The tiny plane rose higher and higher into the sky. I hunched over on the floor, sandwiched between the pilot and small door. My instructor, Dennis, sat in front of me. Only the pilot had a seat. Too late to go back now.
I pressed a finger to my carotid artery. My heart pumped stronger, but no faster, than usual. I fought the urge to fiddle with the chest straps on my harness. Are these tight enough? I looked at the pack on Dennis’ back. I check my altitude bracelet. The needle danced at 9,000 feet.
Dennis turned around. He joined our harnesses so that my back touched his chest. He checked a bunch of clasps I couldn’t identify.
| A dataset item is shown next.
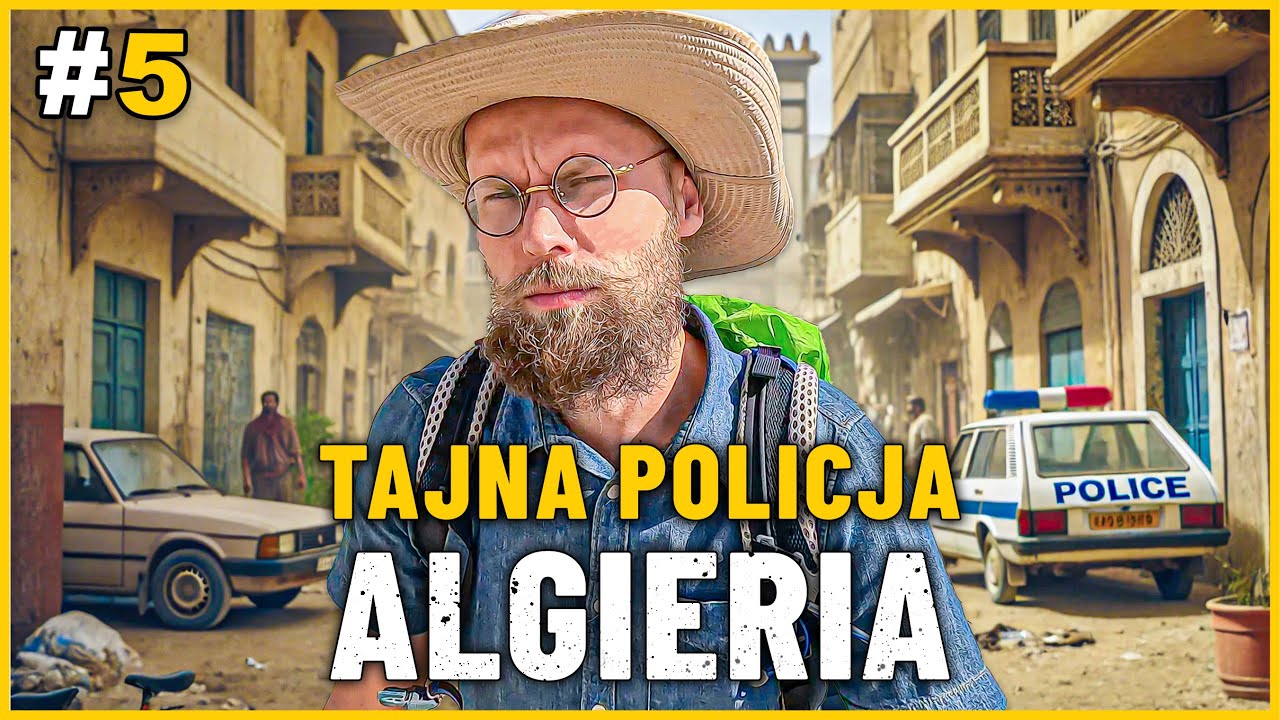 ALGIERIA - POLICJA - TAJNIAK PROWADZI NAS NA POSTERUNEK! Czy to koniec naszej podr&oacute;ży?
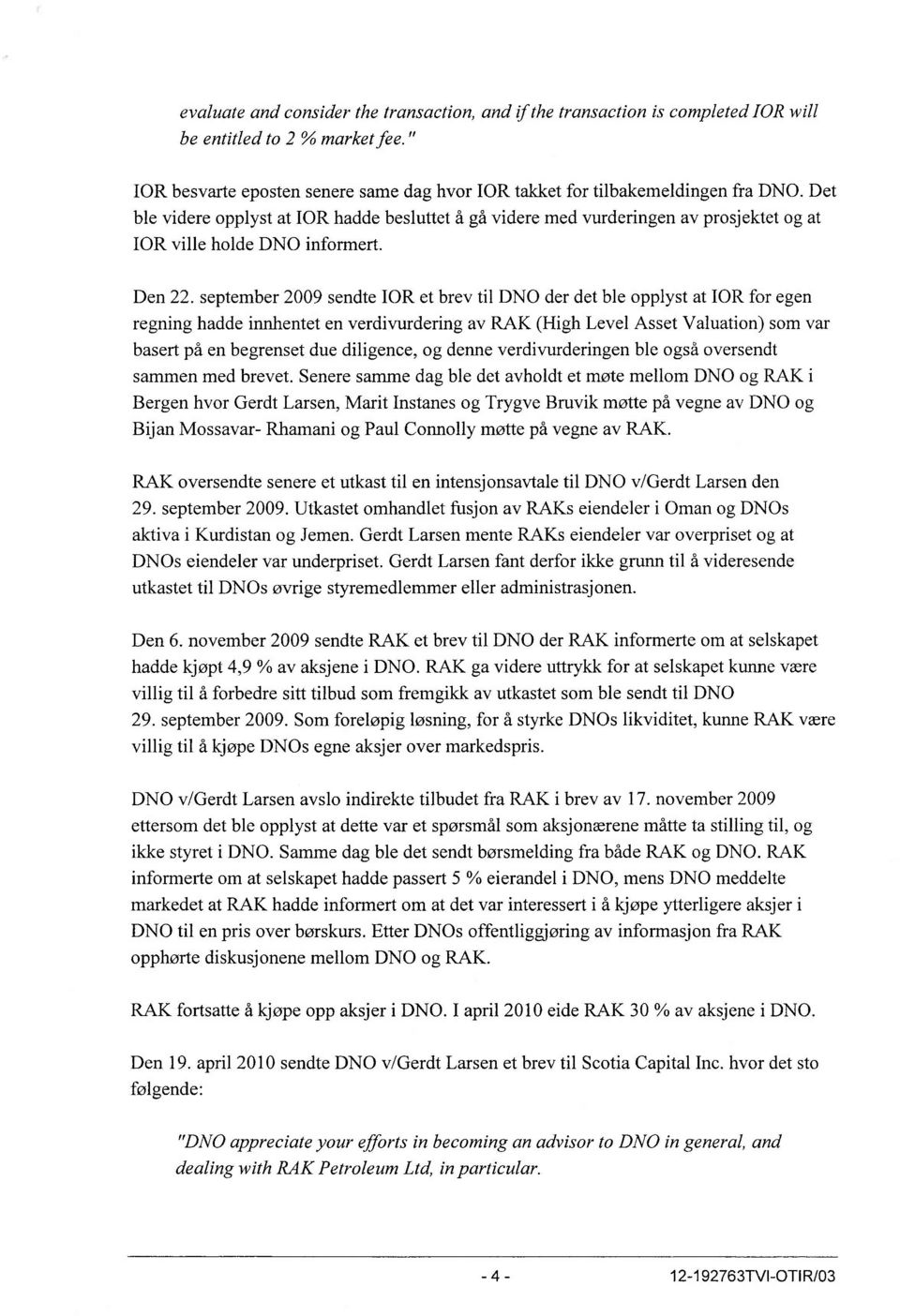 september 2009 sendte IOR et brev til DNO der det ble opplyst at IOR for egen regning hadde innhentet en verdivurdering av RAK (High Level Asset Valuation) som var basert på en begrenset due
His right hand extended over my shoulder and gave me goggles. “Are you ready to jump out of a fully functioning airplane?”
I’m not sure if I nodded or said yes. Whatever it was, it wasn’t a ‘No’.
He twisted the handle, and the plane door popped open. At that height, there’s almost no way to conceive how fast you’re going. I remembered the instructions he gave me on the ground. He’ll put his right foot onto the step. My right foot goes outside his. Then I’ll move my left foot onto the step. He’ll pull back on my head and count into my ear. Then we’ll jump. While in freefall, I only need to let my arms and legs relax. He’ll do the rest.
I moved closer to the doorway. Something in my body railed against this. In that moment, I knew I should be afraid of falling. I laughed in my head. That’s why I’m here! And the fear was gone. I looked down and saw his right foot on the step. I guided my foot to the place it should be. Or I try. The wind was so strong that it blows my whole leg around like a flag. I don’t remember how my left foot ended up outside of the plane. Neither of them ever touched the step.
Dennis spoke and counted. Then we fell, twisted and flipped in the air. My body was not relaxed and concave. I had pulled a ‘Superman’; my legs and arms were stiffer than a sheet of plywood. I felt his ankles wrap around mine and yank them back. We steadied out. His hands gripped my biceps and cracked them into the proper position. I felt something snap on my left shoulder. My arm had come out of socket and he pushed it back in.
The rest of the flight was smooth. At 6,000 feet, I pulled my own parachute. We landed to the cheers of friends. It wasn’t like the drop on a rollercoaster, but it was definitely fun.
My right foot reminds me of when God asks something of us and we obey without commitment. On the ground, Dennis said “I have a vested interest in your safety. We’re strapped together with one parachute. I want to live. You’re going to be fine.” It put my mind at ease. I knew I didn’t really have to try very hard. Dennis would fix it. When we obey God’s original call to action but do not follow it through with the actions He requires of us, we’re bound to get hurt. It is important to put your right foot onto the step, but a lack of commitment will have you uncontrolled freefall and your endeavor will not bear fruit.